▸ **Passage to read**

——

Studio album by Parannoul
- Released: 3 August 2024
- Genre: Shoegaze, noise pop
- Length: 52:22
- Label: Poclanos
- Producer: Parannoul

Parannoul chronology
| Scattersun (2024) | Sky Hundred (2024) |  |

Singles from Sky Hundred
- "Gold River" Released: 9 May 2024; "Painless" Released: 12 July 2024;

= Sky Hundred =

Sky Hundred is the fourth solo studio album by South Korean shoegaze musician Parannoul. It was surprise-released to Bandcamp on 3 August 2024, and later to all streaming platforms on 7 August. The album was preceded by two singles: "Gold River" on 9 May and "Painless" on 12 July.

In the album's Bandcamp description:

"The sky is looking at hundreds of me, and no one can answer what the difference is between us. […] Innumerable skies have shone brighter than me, and now I think they are too precious for me to accept the truth and disappearance directly." (Note: Original Korean: 하늘은 수백의 저를 보고 있고, 그들과 제가 과연 무엇이 다른지 아무도 제 앞에서 대답하지 못했습니다. [...] 수많은 하늘은 저보다 빛났고, 진실과 사라짐을 직접 받아들이기엔 그동안 너무 소중하게 자라왔던 것 같습니다.)
— Parannoul

He dedicated the album to his current listeners, to his family, to "those who have left", and to "hundreds of me". Paste named it one of the best albums of 2024, and PopMatters named it one of the best shoegaze albums of 2024.

——

Scene-based reasoning records
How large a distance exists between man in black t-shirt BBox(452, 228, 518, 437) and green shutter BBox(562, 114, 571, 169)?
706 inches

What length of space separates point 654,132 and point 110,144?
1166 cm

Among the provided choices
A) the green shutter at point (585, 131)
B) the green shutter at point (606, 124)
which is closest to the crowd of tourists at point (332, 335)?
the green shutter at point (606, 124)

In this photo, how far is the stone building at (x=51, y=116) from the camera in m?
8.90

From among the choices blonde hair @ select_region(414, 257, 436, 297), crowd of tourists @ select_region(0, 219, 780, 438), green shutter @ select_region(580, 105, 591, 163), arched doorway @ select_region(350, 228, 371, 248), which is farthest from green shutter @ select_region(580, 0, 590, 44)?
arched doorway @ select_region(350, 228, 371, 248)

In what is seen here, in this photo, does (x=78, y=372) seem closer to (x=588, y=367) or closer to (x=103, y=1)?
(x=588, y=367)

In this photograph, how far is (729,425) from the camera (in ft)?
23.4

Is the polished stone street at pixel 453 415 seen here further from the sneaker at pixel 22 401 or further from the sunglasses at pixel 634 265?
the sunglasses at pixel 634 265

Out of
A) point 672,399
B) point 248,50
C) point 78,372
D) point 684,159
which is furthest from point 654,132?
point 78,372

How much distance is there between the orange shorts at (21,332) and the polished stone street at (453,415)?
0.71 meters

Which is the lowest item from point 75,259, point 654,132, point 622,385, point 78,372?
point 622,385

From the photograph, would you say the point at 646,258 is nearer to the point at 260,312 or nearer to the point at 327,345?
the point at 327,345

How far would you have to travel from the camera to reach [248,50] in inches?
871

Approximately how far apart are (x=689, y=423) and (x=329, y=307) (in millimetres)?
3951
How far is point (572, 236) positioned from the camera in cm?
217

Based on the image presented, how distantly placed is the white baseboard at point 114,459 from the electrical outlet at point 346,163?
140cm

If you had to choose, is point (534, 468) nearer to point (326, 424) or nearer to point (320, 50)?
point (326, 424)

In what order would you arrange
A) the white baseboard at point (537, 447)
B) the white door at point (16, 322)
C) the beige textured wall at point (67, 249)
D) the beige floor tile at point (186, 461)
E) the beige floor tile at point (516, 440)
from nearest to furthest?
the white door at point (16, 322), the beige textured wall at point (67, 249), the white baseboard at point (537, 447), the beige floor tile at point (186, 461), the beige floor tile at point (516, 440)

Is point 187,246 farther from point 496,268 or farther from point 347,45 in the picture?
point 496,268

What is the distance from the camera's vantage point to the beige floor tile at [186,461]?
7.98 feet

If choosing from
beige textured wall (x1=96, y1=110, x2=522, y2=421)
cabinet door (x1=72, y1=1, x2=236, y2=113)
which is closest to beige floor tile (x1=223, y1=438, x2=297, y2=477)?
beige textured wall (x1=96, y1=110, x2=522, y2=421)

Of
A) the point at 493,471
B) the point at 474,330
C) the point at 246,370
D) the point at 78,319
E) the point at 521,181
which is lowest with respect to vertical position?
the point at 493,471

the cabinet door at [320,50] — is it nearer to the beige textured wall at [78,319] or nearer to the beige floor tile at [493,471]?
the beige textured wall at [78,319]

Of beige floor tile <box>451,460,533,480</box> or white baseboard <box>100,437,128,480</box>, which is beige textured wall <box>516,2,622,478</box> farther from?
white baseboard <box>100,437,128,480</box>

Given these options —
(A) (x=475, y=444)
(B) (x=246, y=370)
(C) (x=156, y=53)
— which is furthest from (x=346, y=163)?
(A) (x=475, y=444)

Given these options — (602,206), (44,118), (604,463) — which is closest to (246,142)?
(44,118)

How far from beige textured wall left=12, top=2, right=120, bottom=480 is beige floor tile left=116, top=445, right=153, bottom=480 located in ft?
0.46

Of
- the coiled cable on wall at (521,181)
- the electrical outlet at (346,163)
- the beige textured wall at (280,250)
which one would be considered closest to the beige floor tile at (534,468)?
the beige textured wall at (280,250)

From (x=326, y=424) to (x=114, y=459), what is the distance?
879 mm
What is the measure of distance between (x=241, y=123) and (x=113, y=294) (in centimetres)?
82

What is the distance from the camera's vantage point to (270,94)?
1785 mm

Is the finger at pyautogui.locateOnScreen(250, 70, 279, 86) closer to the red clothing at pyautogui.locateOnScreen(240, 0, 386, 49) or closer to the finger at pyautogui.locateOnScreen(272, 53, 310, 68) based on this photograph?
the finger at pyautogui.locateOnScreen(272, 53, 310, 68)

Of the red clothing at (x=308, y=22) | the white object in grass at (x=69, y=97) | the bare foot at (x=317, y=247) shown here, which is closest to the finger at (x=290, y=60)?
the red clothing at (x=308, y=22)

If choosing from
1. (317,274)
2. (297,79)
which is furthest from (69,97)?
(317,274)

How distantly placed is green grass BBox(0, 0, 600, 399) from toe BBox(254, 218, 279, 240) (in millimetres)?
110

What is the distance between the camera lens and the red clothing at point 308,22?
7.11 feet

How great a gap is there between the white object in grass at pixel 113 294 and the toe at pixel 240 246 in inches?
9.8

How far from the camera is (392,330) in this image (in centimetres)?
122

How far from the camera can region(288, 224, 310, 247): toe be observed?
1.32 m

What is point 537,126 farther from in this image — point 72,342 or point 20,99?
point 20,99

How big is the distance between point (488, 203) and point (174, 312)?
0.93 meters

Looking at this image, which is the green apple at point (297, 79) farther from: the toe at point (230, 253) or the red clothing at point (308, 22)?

——

▸ **Tasks for this exercise**
1: Answer these questions using the article on Sky Hundred, one answer per line and marked the same way:
(a) On what date did the album reach all streaming platforms?
(b) Which single was released on 12 July 2024?
(c) Which publication named the album one of the best shoegaze albums of 2024?
2: Lay out the lines of the listing as a JSON list of strings, one string per line and without blank lines, starting with the line that contains "From the photograph, would" and going on through the line that contains "the white door at point (16, 322), the".
The article on Sky Hundred and the listing are separate, unrelated material.

▸ **Task-by-task solutions**
1:
(a) 7 August
(b) "Painless"
(c) PopMatters

2:
[
  "From the photograph, would you say the point at 646,258 is nearer to the point at 260,312 or nearer to the point at 327,345?",
  "the point at 327,345",
  "How far would you have to travel from the camera to reach [248,50] in inches?",
  "871",
  "Approximately how far apart are (x=689, y=423) and (x=329, y=307) (in millimetres)?",
  "3951",
  "How far is point (572, 236) positioned from the camera in cm?",
  "217",
  "Based on the image presented, how distantly placed is the white baseboard at point 114,459 from the electrical outlet at point 346,163?",
  "140cm",
  "If you had to choose, is point (534, 468) nearer to point (326, 424) or nearer to point (320, 50)?",
  "point (326, 424)",
  "In what order would you arrange",
  "A) the white baseboard at point (537, 447)",
  "B) the white door at point (16, 322)",
  "C) the beige textured wall at point (67, 249)",
  "D) the beige floor tile at point (186, 461)",
  "E) the beige floor tile at point (516, 440)",
  "from nearest to furthest?",
  "the white door at point (16, 322), the beige textured wall at point (67, 249), the white baseboard at point (537, 447), the beige floor tile at point (186, 461), the beige floor tile at point (516, 440)"
]